There is a range of sea-level rise estimates by 2100. Depending on the emissions pathway and reinforcing climate feedback loops, marine ice sheet, and ice-face instability we could have 0.5m to 2m of sea-level rise by 2100.

We have included the IPCC AR6 low confidence projections in our work, which specifically include the DeConto and Pollard Antarctic Ice Sheet model and expert judgment projections that include ice sheet instabilities that can cause rapid and large increases in sea level. For example, these low-confidence, high-impact projections indicate that sea-level rise at Wellington under SSP5-8.5 will be as much as 2.11m by 2100 if you consider the upper bound of the likely range.

What does this mean for other countries?
The bottom line is that our new estimates of local vertical land movement when added to the latest (IPCC AR6) regional estimates of sea-level change driven by global factors (e.g. ice sheet melt, thermal expansion of the ocean, glacier melt, land water storage) increase the rate and magnitude of local sea-level rise in many locations around the coastline of Aotearoa New Zealand. So sea-level rise is faster than the global mean at many locations around Aotearoa New Zealand due to rapid sinking along much of our coastal margin.

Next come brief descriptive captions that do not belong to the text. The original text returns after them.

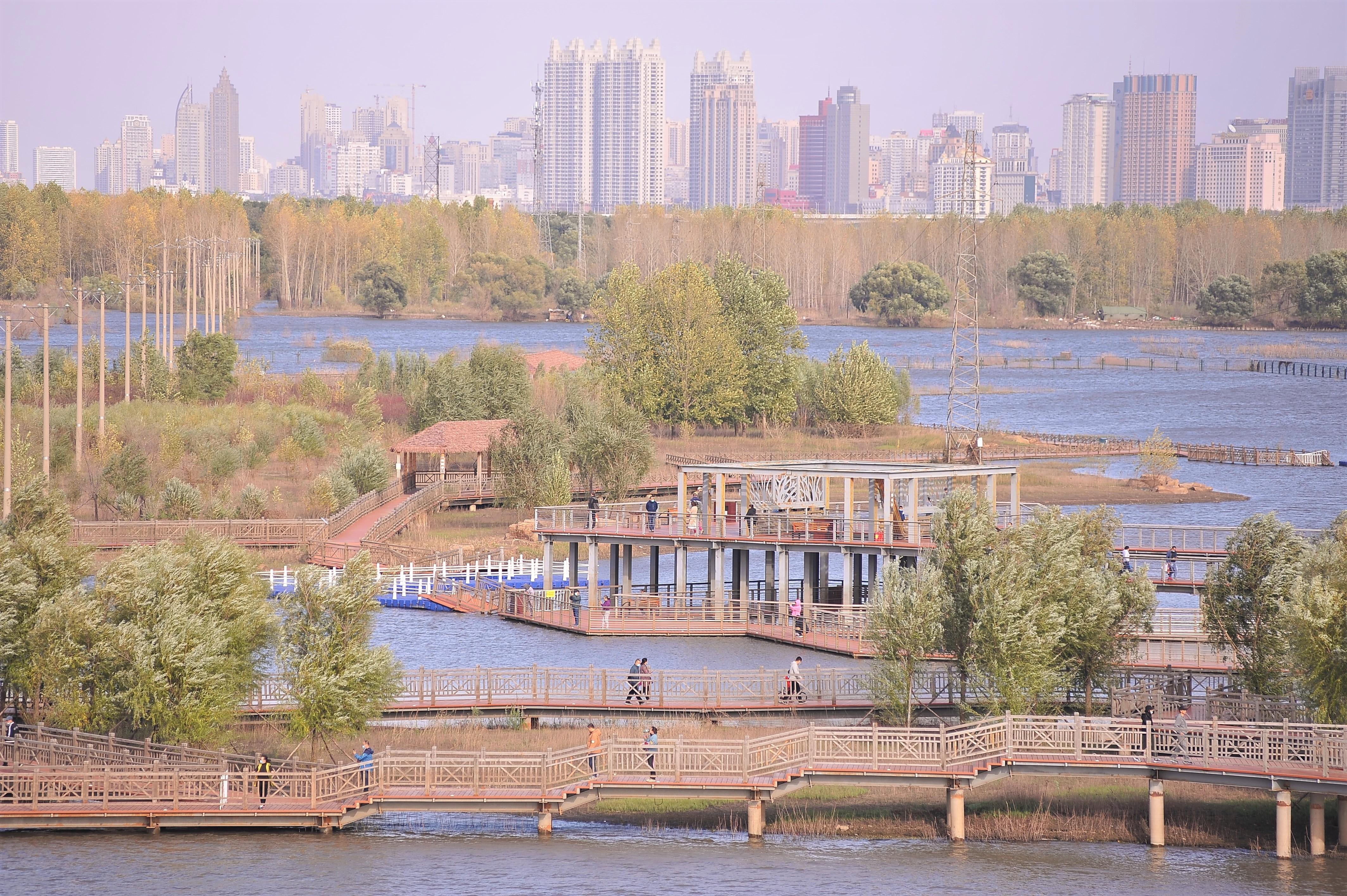 群力外滩湿地,人们走在栈桥上
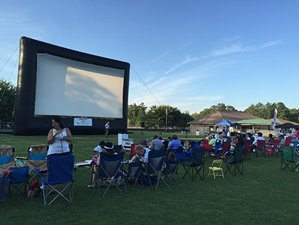 Movies at Newtown Park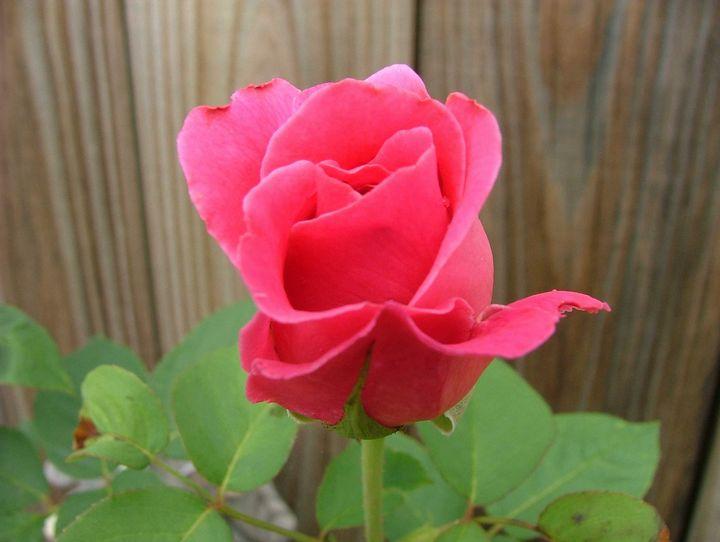 Rose - Digital Perfections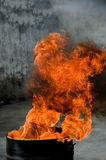 Fire. And flames, in red, orange and yellow Stock Photography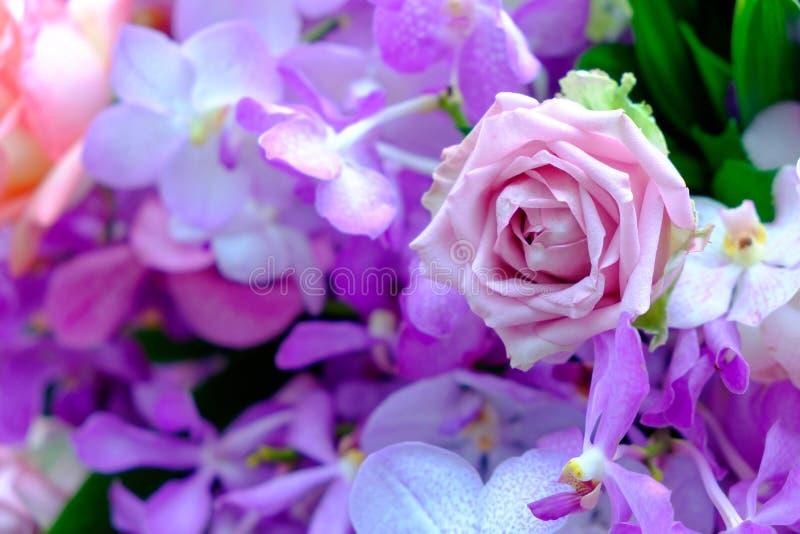 Schöner bunter Rosen- und Blumenhintergrund lizenzfreie stockfotos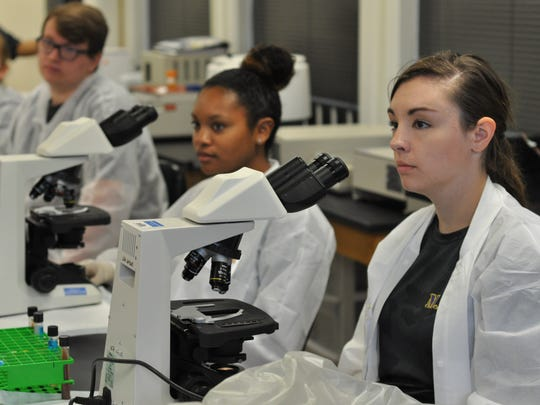 Alexandrai Senior High School graduate Chyna Sical (left) and Buckeye High School graduate Destini Kirkland spend time in the lab Thursday at the downtown campus of Louisiana State University of Alexandria. May graduates and high school students spent four days there learning about medical careers through the M.A.S.H. program and earned college credit.
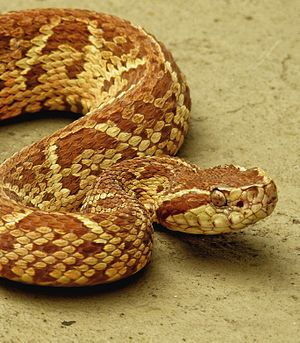 Bothrops jararacussu.jpg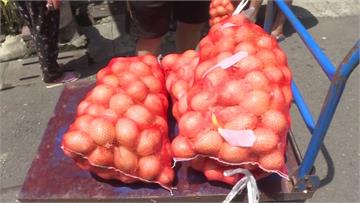真的有「洋蔥」!乾旱洋蔥染蟲害 里長暖心買千包送...
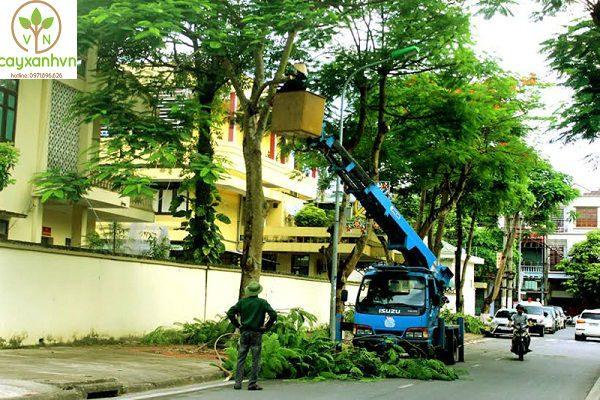Dịch vụ di dời cây xanh của Cây xanh Việt Nam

The local vertical land movement effect occurs around the world. Anywhere sedimentary basins are sinking or tectonic subsidence is significant will accelerate sea-level rise (and vice versa). Until now, estimates of local vertical land movement at relatively high resolution have been limited. Satellite Aperture Radar (SAR) data and interferometric analyses (InSAR) have helped us fill this gap.

What are the next steps for the programme?
In Te Ao Hurihuri Te Ao Hou, we aim to take into account earthquake risk and improve the resolution of the tool to a scale that encompasses individual buildings. We also want to work on our community engagement and encourage the government to fund a coastal adaptation platform.